Kanwulf und jener leidgeprüfte André erwecken beim aufmerksamen Betrachter keineswegs den Eindruck, als seien sie einander nur, wie Kanwulf später vorgab, flüchtig bekannt. Grundsätzlich wirkt auch ihre Geschichte nicht frei erfunden, sondern so authentisch, wie in Sendungen dieser Art vorgebrachte Geschichten nur wirken können. Weder das Gebaren Kanwulfs noch die Interaktion zwischen den Beteiligten insgesamt – die Moderatorin ausdrücklich inbegriffen – weisen im geringsten darauf hin, daß Kanwulf in irgendeiner Weise revoltiert hätte.

Tatsächlich erweckt Kanwulf nicht den Eindruck, als sei er zu solcherlei ungehörigem Verhalten überhaupt befähigt.

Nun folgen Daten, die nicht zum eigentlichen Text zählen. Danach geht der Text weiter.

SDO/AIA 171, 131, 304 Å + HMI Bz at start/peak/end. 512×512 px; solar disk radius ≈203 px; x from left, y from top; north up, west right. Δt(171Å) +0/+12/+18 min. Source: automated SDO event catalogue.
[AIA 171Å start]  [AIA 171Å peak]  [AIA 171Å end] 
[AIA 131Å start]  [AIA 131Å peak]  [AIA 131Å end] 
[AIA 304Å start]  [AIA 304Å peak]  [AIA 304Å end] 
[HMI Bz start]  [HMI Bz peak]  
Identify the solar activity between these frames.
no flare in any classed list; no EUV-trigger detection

Im Gegenteil wirkt Kanwulf überaus besonnen und freundlich, albert mit jenem André herum, scherzt mit der Moderatorin und führt sich im allgemeinen auf wie all die anderen traurigen Gestalten, die sich in Sendungen dieser Art alltäglich zum Narren machen. Mithin wurde auch das Gespräch, entgegen Kanwulfs Behauptung, nicht abgebrochen, und die Szene, die sich laut Kanwulf hinter der Bühne zugetragen haben soll, ist gleichermaßen offenkundig frei erfunden.